I told the former Mayor that I didn’t want to join the current Mayor’s tour of the new office setting. There was nothing new to see that I hadn’t seen yet since entering the building, so let’s go home. It was getting late, and I didn’t know when my sister, friends, and I needed to leave for the city without getting caught in a traffic jam. We’re going now, but let us drop by my place first, she said. She forgot her pills, she told me. So I called home to ask when we were supposed to leave for the city at her place. Whenever you are ready, the person who picked up my call said. Weird, I thought. Whenever was I ready? Would that still be okay with them had I said, “hmm, 6 pm, okay? “The ride could only take about 3 to 4 hours, at the least.
THE CONSPIRACY
Driving to my place, her eldest daughter and husband were with us. Ostensibly, they were going back to Chowking after dropping me. I even asked her if she wanted to join us. It would be nice, but she still had so much to do. Tingnan natin (we’ll see), her mom said when I reminded her again if she would come to dinner. I could not get a specific answer from her and never suspected why.

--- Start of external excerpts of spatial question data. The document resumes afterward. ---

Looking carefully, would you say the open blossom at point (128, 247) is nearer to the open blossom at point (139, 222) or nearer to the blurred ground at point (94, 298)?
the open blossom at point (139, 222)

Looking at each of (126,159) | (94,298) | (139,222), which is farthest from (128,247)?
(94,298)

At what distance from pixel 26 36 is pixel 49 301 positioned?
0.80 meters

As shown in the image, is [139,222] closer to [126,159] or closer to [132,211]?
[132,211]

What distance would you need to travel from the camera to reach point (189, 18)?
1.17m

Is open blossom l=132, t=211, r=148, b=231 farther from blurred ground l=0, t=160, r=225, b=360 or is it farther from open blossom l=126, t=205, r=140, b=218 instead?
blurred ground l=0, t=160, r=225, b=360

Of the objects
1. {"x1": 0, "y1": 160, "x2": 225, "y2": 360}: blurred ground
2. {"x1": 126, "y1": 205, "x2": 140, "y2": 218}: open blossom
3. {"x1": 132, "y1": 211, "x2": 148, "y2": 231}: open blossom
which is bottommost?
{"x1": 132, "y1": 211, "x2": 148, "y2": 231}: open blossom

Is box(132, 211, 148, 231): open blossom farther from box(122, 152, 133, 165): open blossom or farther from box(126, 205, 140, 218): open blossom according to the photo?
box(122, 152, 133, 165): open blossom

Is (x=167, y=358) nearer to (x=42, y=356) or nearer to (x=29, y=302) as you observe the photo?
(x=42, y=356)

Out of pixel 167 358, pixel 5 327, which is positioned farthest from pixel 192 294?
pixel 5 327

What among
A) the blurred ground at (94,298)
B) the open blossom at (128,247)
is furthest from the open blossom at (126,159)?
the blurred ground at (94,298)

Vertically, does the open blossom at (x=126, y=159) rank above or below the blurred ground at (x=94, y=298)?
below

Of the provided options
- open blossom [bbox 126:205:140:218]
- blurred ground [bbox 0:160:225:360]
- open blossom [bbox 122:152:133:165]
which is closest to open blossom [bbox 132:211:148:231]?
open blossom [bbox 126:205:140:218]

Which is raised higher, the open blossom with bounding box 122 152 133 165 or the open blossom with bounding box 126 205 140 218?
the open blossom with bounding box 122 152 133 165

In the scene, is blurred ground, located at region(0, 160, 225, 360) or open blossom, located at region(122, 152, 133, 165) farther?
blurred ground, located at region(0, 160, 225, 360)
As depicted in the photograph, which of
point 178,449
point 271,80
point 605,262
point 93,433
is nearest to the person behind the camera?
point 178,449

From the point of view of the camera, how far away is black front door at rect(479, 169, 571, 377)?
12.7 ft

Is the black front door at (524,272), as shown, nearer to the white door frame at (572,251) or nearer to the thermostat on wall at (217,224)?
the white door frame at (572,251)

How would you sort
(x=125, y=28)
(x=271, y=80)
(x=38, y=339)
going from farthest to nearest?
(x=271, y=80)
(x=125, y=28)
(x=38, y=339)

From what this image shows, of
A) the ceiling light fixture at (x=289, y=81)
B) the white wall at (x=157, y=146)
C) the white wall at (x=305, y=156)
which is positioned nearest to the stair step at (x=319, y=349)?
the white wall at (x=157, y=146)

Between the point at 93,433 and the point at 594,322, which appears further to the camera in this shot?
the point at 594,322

It was almost 1 pm when we reached my place. I saw a friend coming with us to dinner; he was sitting outside our house gate. I felt guilty that he may have been waiting for that long. We arranged that he would come to my place to get a lift to the hotel where he used to work, where dinner was to take place. I found it odd that he would travel from Manila for a ride when he lives in Manila and grab a taxi to the reception. I did not give much thought to it, though. When the gates opened, I noticed the line of cars in my driveway. Then I saw a tent, tables, and chairs in my garden. The thought that a surprise birthday party was taking place did not sink in until I got off the car.
Suddenly, friends from Vienna began stepping out of the house and singing the old familiar birthday song. A giant balloon blasted, and I found myself covered with a shower of colorful confetti. I was speechless; I saw our Mayora grinning. She staged all the delaying tactics. Now I knew why she had me picked up that early in the morning: The catering people came to set up the place. She knew it all the while. Everybody knew it—even Walter. Ditto with my friends in Vienna who were with me at a friend’s home that weekend before I flew home. They recorded their birthday messages on video that night we were having a pre-birthday celebration. And they must have done while I was in the kitchen or the bathroom.
My sister orchestrated everything. She got in touch with my friends, thanks to Facebook, and invited them. And those who could not make it to the party, she asked to videotape their birthday messages for me. Those I asked to join us for that staged hotel dinner but, knowingly, did not have the time, and those I invited for the post-birthday celebration that coming weekend were all present that day. I thought nothing could surprise me until this one. What a party. And I thought I did not want to have a big bash!
Thank you, my friends. Here’s to you! PROST!
We are glad to be a part of your 70th birthday celebration, Badick. But you have no reason to be sad as you look much younger than 70! Here’s to more fabulous birthdays!
Aging is one competition we can never win :)
You are well loved!
You should have asked for the priest’s blessings when he caught you on the act, it was your birthday after all @Bless me father, for I have sinned@
And then what? :)
Nice piece Dickie!
But my favorite was the one you wrote in the UN publication about you growing up in pinas.
What could that be? The Blue Piggy Bank?